Given request ::
Change "metal guardrail" to "steel barrier" in the items between the lines holding "Observing the image, is" and "Answer: the point", inclusive, and give only those lines again with everything else unchanged.

Data listing ::
● ● ● ●

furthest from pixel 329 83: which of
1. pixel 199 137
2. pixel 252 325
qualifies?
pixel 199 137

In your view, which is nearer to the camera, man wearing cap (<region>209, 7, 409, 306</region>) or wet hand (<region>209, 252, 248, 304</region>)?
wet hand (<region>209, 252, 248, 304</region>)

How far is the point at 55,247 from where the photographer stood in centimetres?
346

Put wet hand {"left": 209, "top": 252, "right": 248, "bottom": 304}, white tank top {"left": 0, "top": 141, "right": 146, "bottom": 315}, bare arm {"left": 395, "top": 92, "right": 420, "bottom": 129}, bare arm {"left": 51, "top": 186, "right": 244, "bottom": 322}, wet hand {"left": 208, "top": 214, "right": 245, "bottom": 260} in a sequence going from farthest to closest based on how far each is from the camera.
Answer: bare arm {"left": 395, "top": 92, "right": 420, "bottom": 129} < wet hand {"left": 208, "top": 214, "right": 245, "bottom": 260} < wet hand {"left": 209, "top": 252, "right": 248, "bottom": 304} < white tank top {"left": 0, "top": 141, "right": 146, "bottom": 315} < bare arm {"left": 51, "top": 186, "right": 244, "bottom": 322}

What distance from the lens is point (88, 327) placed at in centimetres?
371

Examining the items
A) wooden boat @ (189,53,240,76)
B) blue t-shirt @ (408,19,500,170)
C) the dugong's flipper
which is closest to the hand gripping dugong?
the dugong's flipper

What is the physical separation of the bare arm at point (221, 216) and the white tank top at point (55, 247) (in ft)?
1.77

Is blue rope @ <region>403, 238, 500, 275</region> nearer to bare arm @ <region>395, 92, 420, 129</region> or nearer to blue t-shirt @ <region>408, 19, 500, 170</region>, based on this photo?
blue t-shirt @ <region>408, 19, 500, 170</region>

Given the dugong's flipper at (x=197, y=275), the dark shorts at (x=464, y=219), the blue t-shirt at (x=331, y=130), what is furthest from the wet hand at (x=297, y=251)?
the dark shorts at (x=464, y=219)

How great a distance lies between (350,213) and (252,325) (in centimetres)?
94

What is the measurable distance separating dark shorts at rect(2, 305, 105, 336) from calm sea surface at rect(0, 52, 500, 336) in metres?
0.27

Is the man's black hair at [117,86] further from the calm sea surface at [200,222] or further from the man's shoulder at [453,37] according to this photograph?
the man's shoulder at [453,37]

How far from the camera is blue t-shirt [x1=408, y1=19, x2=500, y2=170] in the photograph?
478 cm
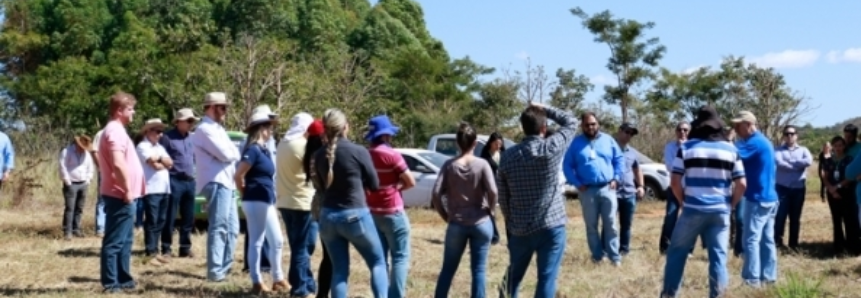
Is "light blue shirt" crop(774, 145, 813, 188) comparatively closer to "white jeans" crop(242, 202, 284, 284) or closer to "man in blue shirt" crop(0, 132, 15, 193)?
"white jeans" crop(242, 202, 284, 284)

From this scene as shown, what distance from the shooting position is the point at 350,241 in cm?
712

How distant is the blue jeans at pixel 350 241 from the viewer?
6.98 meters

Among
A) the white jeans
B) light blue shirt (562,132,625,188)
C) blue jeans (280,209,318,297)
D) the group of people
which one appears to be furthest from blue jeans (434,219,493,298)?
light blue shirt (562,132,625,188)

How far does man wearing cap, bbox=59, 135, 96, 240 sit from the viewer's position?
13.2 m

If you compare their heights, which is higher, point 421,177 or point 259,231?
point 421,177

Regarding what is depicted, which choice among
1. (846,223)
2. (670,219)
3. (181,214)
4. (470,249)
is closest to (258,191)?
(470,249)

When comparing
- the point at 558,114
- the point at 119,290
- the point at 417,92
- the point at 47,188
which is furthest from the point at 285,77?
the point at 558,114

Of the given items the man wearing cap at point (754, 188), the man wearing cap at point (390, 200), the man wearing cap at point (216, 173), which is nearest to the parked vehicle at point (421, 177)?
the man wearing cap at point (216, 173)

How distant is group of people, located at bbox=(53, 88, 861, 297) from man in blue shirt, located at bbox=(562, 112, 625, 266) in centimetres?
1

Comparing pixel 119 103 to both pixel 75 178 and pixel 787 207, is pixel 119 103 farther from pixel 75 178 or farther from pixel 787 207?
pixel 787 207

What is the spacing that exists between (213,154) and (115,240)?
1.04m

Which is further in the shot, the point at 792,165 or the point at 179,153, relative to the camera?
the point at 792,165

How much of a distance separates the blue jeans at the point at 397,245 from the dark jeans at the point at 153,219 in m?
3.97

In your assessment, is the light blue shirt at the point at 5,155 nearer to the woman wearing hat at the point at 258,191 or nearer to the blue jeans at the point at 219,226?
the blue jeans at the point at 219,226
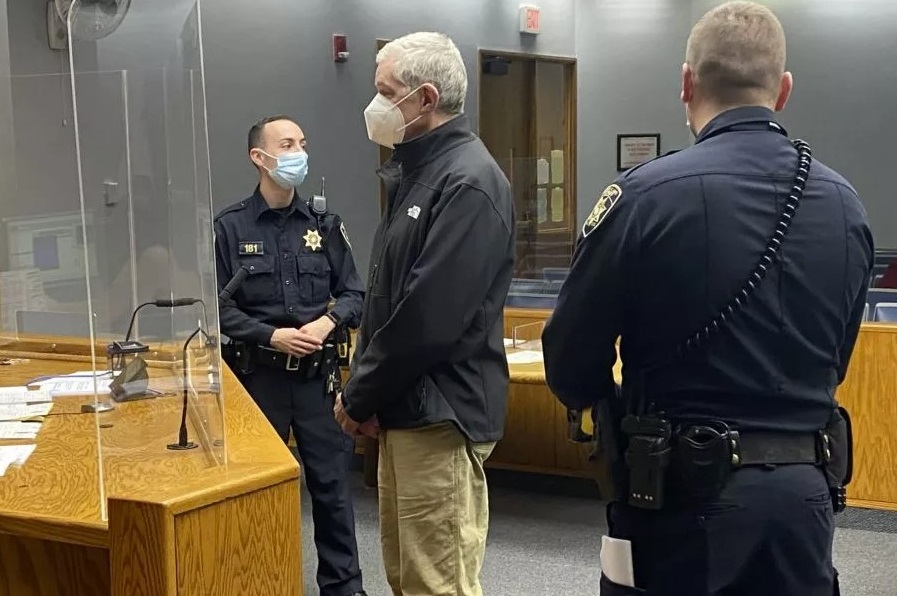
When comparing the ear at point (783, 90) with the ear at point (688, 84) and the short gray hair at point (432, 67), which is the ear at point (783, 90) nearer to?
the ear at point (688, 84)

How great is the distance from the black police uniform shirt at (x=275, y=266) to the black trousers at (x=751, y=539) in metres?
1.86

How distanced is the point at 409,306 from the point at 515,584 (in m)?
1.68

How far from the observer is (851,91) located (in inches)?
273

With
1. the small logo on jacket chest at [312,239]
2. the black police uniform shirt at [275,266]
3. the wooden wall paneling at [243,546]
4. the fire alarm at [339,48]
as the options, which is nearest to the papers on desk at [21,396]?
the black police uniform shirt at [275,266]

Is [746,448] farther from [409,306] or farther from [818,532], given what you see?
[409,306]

● ● ● ●

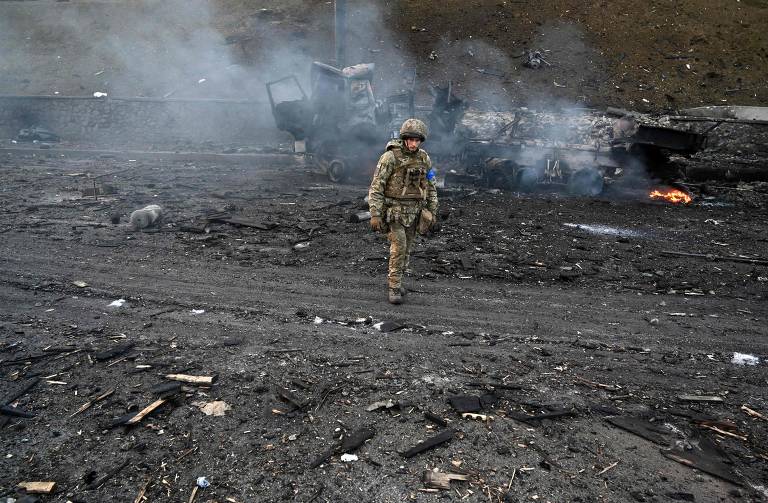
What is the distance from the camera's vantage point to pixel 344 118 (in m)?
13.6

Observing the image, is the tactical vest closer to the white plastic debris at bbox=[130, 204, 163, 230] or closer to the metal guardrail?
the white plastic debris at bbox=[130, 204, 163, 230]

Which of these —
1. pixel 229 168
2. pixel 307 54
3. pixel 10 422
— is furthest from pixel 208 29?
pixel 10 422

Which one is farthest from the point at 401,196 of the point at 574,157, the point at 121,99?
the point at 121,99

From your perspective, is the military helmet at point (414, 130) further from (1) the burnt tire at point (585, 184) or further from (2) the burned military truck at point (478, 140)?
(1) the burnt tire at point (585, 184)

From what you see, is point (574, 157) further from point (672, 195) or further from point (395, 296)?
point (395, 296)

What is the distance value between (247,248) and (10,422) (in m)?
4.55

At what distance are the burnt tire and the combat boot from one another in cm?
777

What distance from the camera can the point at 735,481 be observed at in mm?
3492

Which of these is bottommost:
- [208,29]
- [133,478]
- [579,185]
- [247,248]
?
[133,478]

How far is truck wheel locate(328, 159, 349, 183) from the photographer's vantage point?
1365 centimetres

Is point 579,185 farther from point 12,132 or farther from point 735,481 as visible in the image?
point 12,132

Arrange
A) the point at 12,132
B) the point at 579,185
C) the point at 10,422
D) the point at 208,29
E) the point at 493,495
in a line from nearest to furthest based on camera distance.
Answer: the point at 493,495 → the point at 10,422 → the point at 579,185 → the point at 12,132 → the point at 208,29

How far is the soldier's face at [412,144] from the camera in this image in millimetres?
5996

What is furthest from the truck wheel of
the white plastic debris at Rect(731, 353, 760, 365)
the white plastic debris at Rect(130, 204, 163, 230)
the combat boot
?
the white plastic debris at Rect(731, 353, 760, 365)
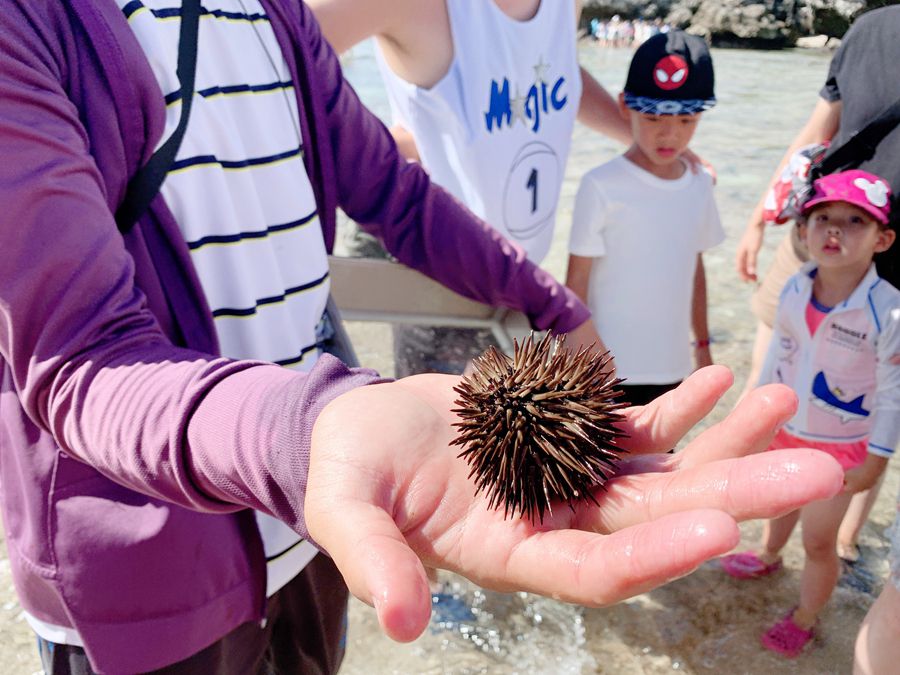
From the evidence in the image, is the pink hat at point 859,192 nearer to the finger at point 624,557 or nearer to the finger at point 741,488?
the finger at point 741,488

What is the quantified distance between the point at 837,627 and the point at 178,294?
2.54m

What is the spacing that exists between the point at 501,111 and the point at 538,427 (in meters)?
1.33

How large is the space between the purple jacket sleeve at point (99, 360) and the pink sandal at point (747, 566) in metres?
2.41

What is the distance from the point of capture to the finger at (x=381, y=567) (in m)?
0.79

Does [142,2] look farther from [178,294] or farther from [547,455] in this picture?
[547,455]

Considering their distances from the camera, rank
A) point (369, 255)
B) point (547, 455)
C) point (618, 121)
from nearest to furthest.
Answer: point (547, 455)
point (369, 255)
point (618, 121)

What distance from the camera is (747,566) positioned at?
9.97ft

● ● ● ●

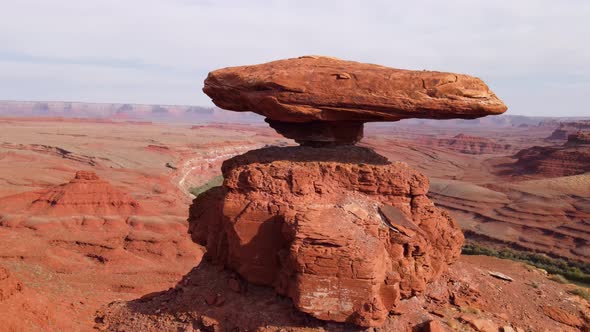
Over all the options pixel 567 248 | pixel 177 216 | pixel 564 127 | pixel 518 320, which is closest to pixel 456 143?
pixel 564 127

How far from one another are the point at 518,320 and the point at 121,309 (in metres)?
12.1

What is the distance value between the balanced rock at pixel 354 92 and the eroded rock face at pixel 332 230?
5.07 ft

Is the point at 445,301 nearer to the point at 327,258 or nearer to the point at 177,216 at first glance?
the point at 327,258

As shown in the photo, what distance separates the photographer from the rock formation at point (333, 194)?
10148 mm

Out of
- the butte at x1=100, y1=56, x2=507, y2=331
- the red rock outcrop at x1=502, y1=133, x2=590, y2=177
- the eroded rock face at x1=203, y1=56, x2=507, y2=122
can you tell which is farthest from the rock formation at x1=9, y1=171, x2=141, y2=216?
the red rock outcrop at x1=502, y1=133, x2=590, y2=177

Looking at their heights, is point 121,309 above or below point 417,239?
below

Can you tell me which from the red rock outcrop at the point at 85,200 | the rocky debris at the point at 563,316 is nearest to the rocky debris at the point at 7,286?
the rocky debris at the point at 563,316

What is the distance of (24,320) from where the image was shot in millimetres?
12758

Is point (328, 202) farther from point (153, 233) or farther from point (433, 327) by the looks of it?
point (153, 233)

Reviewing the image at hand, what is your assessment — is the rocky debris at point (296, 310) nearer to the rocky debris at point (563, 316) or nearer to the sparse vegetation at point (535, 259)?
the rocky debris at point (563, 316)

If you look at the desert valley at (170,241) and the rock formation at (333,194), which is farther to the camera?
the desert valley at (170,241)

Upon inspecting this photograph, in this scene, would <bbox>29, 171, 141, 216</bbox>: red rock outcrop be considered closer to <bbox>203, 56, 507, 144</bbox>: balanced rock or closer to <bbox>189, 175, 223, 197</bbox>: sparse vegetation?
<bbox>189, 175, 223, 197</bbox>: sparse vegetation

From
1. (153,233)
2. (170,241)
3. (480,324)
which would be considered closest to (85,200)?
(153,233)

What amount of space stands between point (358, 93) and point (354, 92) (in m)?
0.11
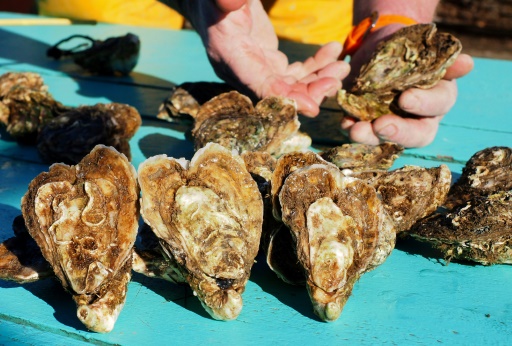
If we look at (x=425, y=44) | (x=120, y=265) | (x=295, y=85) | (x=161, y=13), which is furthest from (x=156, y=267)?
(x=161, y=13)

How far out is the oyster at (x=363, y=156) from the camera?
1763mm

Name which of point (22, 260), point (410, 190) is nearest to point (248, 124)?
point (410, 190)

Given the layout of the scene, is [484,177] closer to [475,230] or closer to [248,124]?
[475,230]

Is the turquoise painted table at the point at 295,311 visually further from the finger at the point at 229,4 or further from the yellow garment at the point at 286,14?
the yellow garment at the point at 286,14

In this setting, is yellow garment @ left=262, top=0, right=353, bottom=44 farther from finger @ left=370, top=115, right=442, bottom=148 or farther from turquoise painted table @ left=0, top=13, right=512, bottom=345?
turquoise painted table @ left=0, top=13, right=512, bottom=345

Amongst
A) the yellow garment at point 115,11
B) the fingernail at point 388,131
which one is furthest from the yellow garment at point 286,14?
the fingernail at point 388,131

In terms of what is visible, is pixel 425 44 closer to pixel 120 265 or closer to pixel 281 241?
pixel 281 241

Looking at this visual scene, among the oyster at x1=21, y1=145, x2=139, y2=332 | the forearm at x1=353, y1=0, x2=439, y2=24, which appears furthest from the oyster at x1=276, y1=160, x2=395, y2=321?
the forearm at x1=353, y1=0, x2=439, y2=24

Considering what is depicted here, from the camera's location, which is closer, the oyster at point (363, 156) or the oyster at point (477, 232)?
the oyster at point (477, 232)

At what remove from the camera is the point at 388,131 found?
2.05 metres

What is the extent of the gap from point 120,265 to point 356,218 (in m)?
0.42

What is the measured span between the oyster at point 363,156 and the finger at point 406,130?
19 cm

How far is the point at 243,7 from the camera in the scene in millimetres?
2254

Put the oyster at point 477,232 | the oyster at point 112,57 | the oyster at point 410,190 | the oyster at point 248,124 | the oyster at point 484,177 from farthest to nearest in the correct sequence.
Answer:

● ● ● ●

Correct output ::
Observing the image, is the tactical vest closer to the white plastic debris at bbox=[130, 204, 163, 230] or closer to the steel barrier?
the white plastic debris at bbox=[130, 204, 163, 230]

Which of these —
1. pixel 229 168
2. pixel 307 54
3. pixel 10 422
— is furthest from pixel 208 29?
pixel 10 422

Which one is farthest from the point at 401,196 of the point at 574,157, the point at 121,99?
the point at 121,99

From your perspective, is the military helmet at point (414, 130) further from (1) the burnt tire at point (585, 184) or further from (2) the burned military truck at point (478, 140)?
(1) the burnt tire at point (585, 184)

From what you see, is point (574, 157) further from point (672, 195) or further from point (395, 296)?
point (395, 296)

What is the distance value between (247,248) and (10,422) (in m)?
4.55

At what distance are the burnt tire and the combat boot from one another in cm?
777

What distance from the camera can the point at 735,481 be observed at in mm?
3492

Which of these is bottommost:
- [208,29]
- [133,478]
- [579,185]
- [247,248]
?
[133,478]

How far is truck wheel locate(328, 159, 349, 183) from the photographer's vantage point?
1365 centimetres

Is point 579,185 farther from point 12,132 or farther from point 735,481 as visible in the image?
point 12,132

Arrange
A) the point at 12,132
B) the point at 579,185
C) the point at 10,422
D) the point at 208,29
E) the point at 493,495
in a line from nearest to furthest based on camera distance.
Answer: the point at 493,495 → the point at 10,422 → the point at 579,185 → the point at 12,132 → the point at 208,29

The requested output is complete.